La diffusion télévisée intégrale de l'opéra dure deux heures. De sporadiques sous-titres apparaissent sur l'écran, fragmentaires et imprévisibles: incompétence? incompréhension? panne? cela donne à peu près:

"Quittant mon fleuve bien aimé"

"des étoiles"

"Amant plus heureux et plus fortuné "

"et que ces riantes collines ont"

"Quittez les monts"

"lui qui seul sait changer"

"combien est attirante l'ombre"

"et ce que j'ai souffert rends(!) plus précieux"

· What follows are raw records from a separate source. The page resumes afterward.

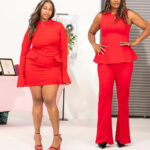 Two women in red outfits pose confidently in a studio, one in a red dress with long sleeves and heels, the other in a red sleeveless top with wide-leg pants.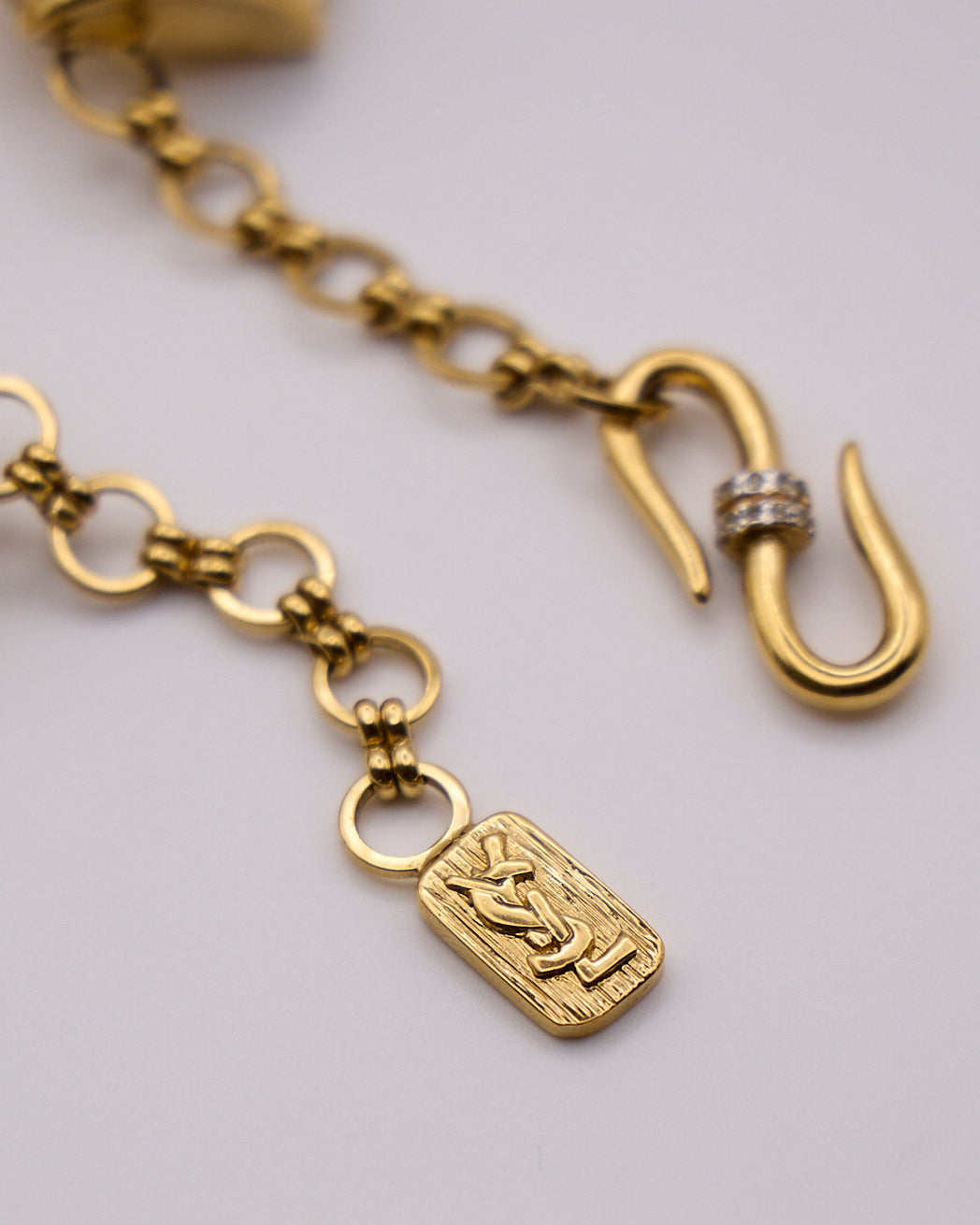 Targhetta rettangolare con monogramma YSL accanto alla chiusura a S decorata con cristalli.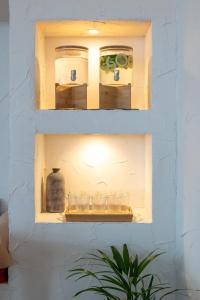 a shelf with glasses and a bottle on it at Praia FLH Hotels Ericeira in Ericeira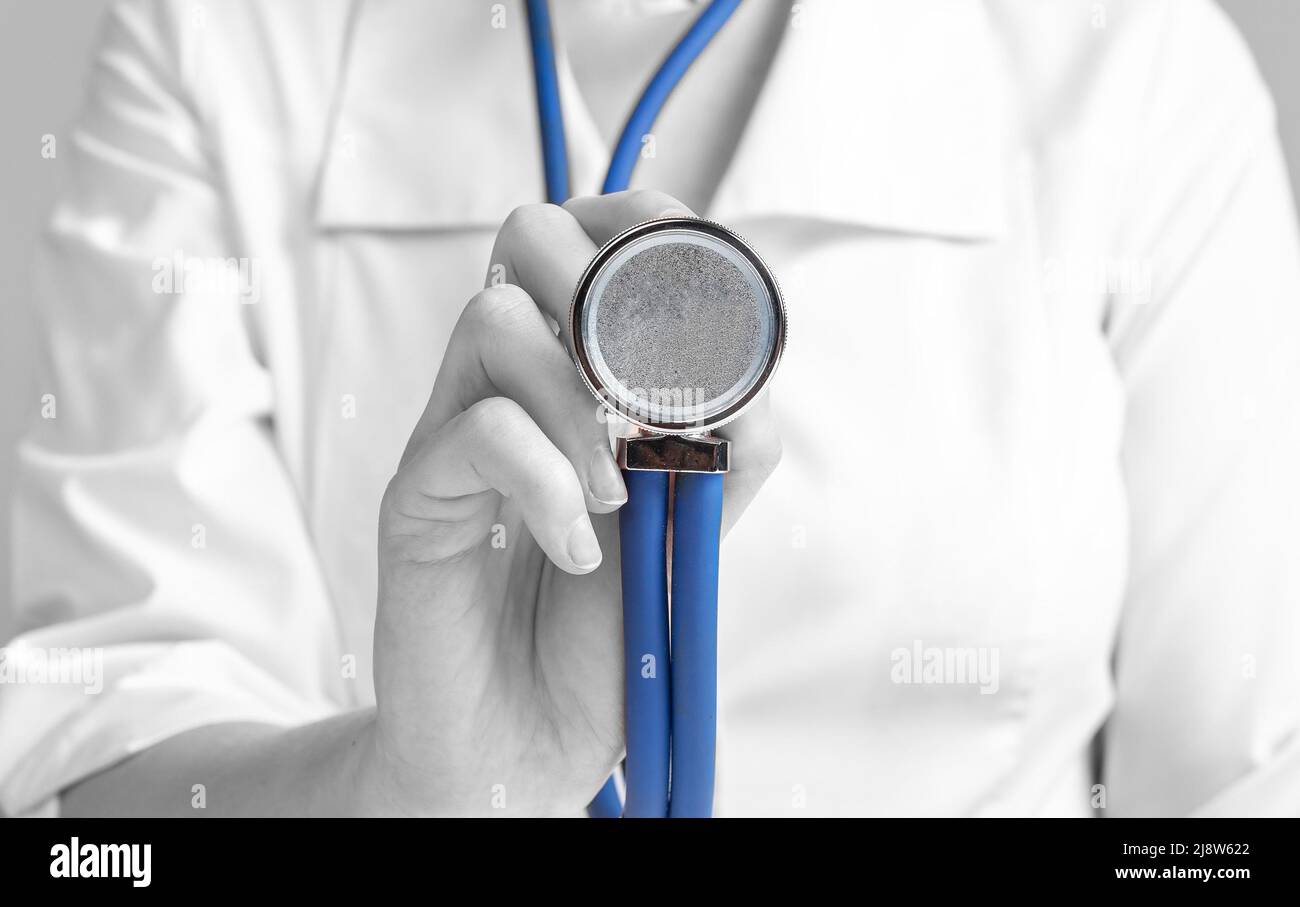 Doctor holding stethoscope for listening lungs, heart, bowel sounds. Diagnose asthma, pneumonia, cardiac problems. Woman in lab coat, hand in medical glove. Health care concept. High quality photo Stock Photo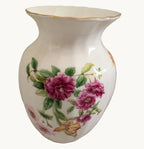 White bone china vase with purple pink flowers, green leaves, and gold rim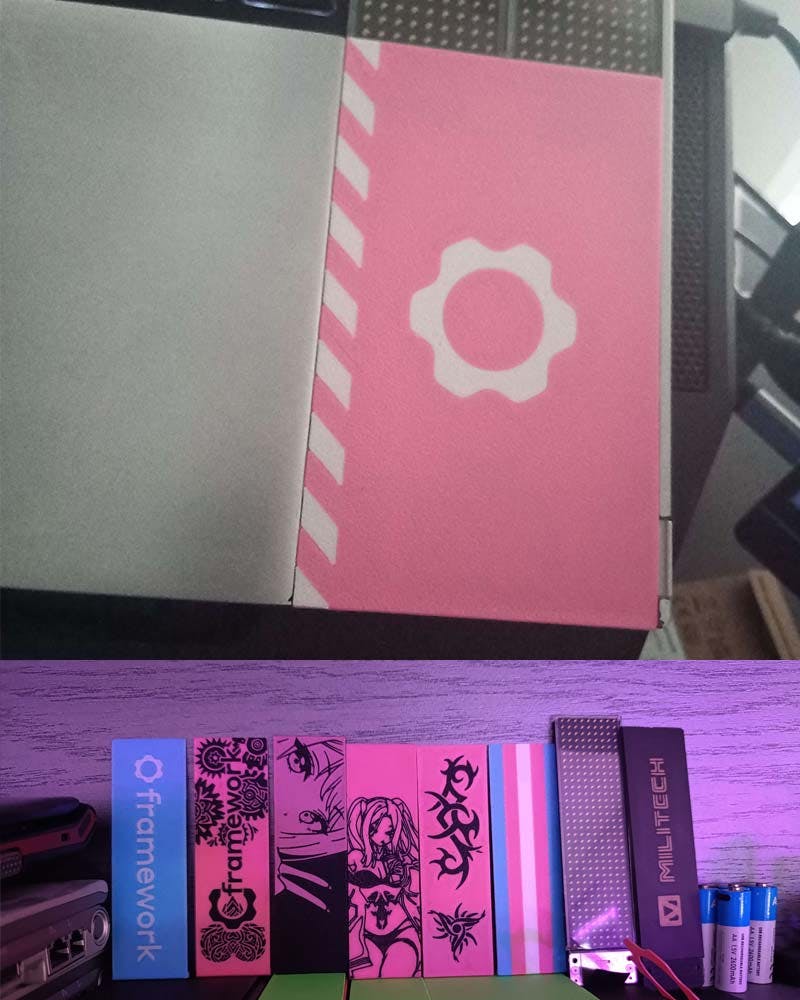 Close-up shot of custom 3D printed pink spacers for Framework Laptop 16, accompanied by a large stack of different kinds of 3D printed spacers.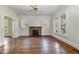 Living room with hardwood floors and brick fireplace at 225 Avent Cir, Rocky Mount, NC 27804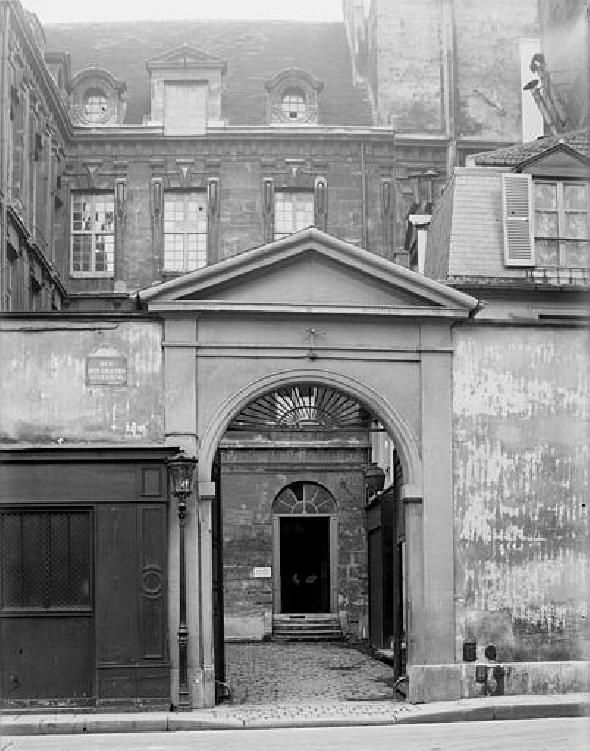 Una fotografía en blanco y negro muestra el portal de la dirección que aparece en el tuit.
Un arco de estilo neoclásico da entrada a un patio descubierto que da acceso al edificio.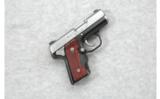 Kimber Model Solo CDP 9mm with Crimson Trace Grip - 1 of 2
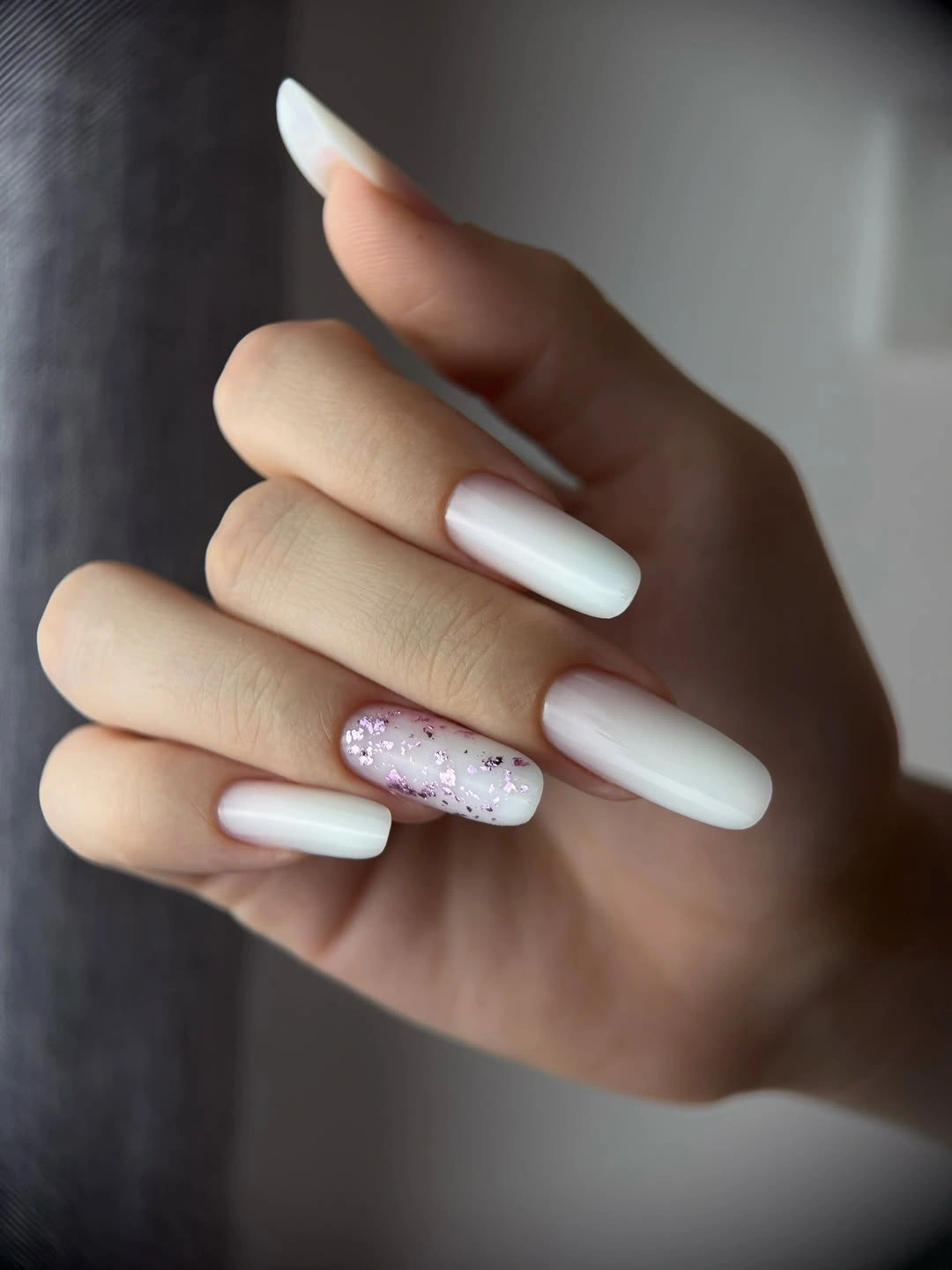 Long white almond nails with pale pink reflective accents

"a éteint les deux astres"

"dans ma barque"

"que dans les horreurs de la mort
je crie ton nom en vain, et que"

"qui parcourt les vastes champs"

"rechercher d'autres raisons intimes"

"quel honneur est-il digne de toi
si dans le royaume du tartare"

"tu auras une place parmi.
Si bien qu'à ton chant"
"Qui par un seul regard"

"Ce qu'interdit Pluton »

"mais quelle éclipse hélas"

"Car désormais l'Enfer sera sourd"

"hélas est-ce que je rêve ou"

Bribes de phrases mais aussi phrases inachevées dûment ponctuées pourtant, ellipses vertigineuses et irréductibles, indications ruinées, démembrement du mythe, reconstitution hasardeuse d'un manuscrit rongé, thèmes partiels d'un tout inaccessible… sens toutefois dans cette discontinuité comme si la force d'attraction des mots les faisait sortir victorieux de cette épreuve, assombrissement.
Des hauteurs d'un manoir gothique, bloc vertical en blanc et noir d'où vient la neige, l'éternel Edward, inachevé, contemple sans cesse, en contrebas, le lotissement aux couleurs tendres où vieillit, inaccessible, celle qu'il aime, et dont le damier nuancé, bloc horizontal, s'étend, pour lui, à perte de vue. Edward, esthète amoureux dont les stylets pendent, ne descendra plus et personne ne montera plus jusqu'à lui. Le mélange des genres et des lieux a créé un choc absurde conclu par un homicide vengeur. Il est un mythe. Il est redevenu, à jamais, le styliste absolu qu'il n'aurait jamais dû cesser d'être. A la fois homme et machine, il se démarque de la série des créatures crépusculaires vouées à la lacération ou aux baisers sanglants, obsessionnels hagards rivés à leur monomanie, fantômes érigés, tout entiers absorbés par un conte immortel. Il devient une machine de vision, depuis le château-observatoire, et une machine d'écriture, quand le vent éparpille les copeaux des blocs de glace qu'il taille, comme le négatif blanc de lettres dispersées sur la nuit noire. Les machines de vision englobent, unifient, totalisent… ce qui vient des machines d'écriture, parcellaire, opaque, tourbillonnant, troublant, strie la figuration, la perfore, la recouvre, l'efface partiellement, la fait disparaître peu à peu.